OEFENONDERDELEN —
1 > Noem alle wetten die de tekst over het klassenstelsel in de Woz hieronder bij naam vermeldt.
2 > Geef het vervolg op de tekst over het klassenstelsel in de Woz, aansluitend op de laatste zin.

TEKSTBLOK —
Rust in Woz na invoering klassenstelsel
De manier van waarderen blijft hetzelfde. Maar nadat de waarde is bepaald, wordt deze voor het bepalen van de belastingschuld (voor de onroerendezaakbelasting en de watersysteemheffing) in klassen geplaatst. Daarbij wordt het belastingbedrag voor de desbetreffende klasse een ‘vast’ bedrag. Zo blijft de wet Woz gewoon hetzelfde, alleen door een wijziging van de Gemeentewet en de Waterschapswet zou een klassenstelsel mogelijk moeten worden gemaakt.
Het waarderen van woningen levert relatief veel bezwaren op, met name via no cure, no pay-bedrijven. Invoering van een klassenstelsel zou een game changer kunnen zijn. Valt je woning binnen een bepaalde categorie, dan betaal je een vast bedrag.
Streep door verdienmodel no cure, no pay-bedrijven
De manier van waarderen blijft hetzelfde. Maar nadat de waarde is bepaald, wordt deze voor het bepalen van de belastingschuld (voor de onroerendezaakbelasting en de watersysteemheffing) in klassen geplaatst. Daarbij wordt het belastingbedrag voor de desbetreffende klasse een ‘vast’ bedrag. Zo blijft de wet Woz gewoon hetzelfde, alleen door een wijziging van de Gemeentewet en de Waterschapswet zou een klassenstelsel mogelijk moeten worden gemaakt.

OEFENGEGEVENS —
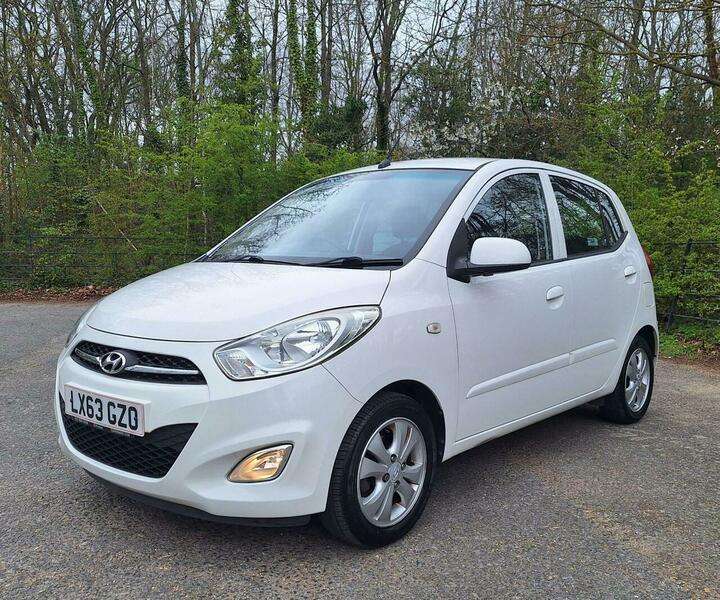 2013 HYUNDAI I10 2013 HYUNDAI I10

ANTWOORDEN OPDRACHTEN —
1 > wet Woz, Gemeentewet, Waterschapswet

2 >
Betalen moet je als huiseigenaar evengoed, maar je weet van tevoren beter waar je aan toe bent. ‘Het geeft rust en duidelijkheid’, vat Jan Vonk het belangrijkste voordeel samen. De adjunct-directeur van de Belastingsamenwerking gemeenten en Hoogheemraadschap Utrecht (BghU) is één van de bedenkers van het klassen-omslagstelsel. Met het stelsel is zeer recentelijk proefgedraaid in drie gemeenten: Houten, Utrecht en Zeist.
Het idee is even simpel als eenvoudig: maak een klasse-indeling, van woningwaarden tussen bijvoorbeeld 100.000 en 200.000, 200.000 en 300.000, 300.000 en 400.000 euro et cetera. Wiens woning na taxatie in een van die categorieën valt, betaalt niet langer een bedrag naar rato van de getaxeerde waarde maar krijgt een aanslag op basis van het tarief dat aan die categorie is toegerekend. De grootte van de klasse kan door gemeenten variabel worden ingesteld, maar op basis van de proeven lijkt duidelijk dat segmenten van 100.000 euro de belastingdruk het minst veranderen. ‘Ga je van de ene naar de andere categorie, dan krijg je een verschil van vier à vijf tientjes. Maar dat is eenmalig’, aldus Vonk. Bij een grovere indeling worden de verschillen tussen vallen in de ene en de andere categorie erg fors.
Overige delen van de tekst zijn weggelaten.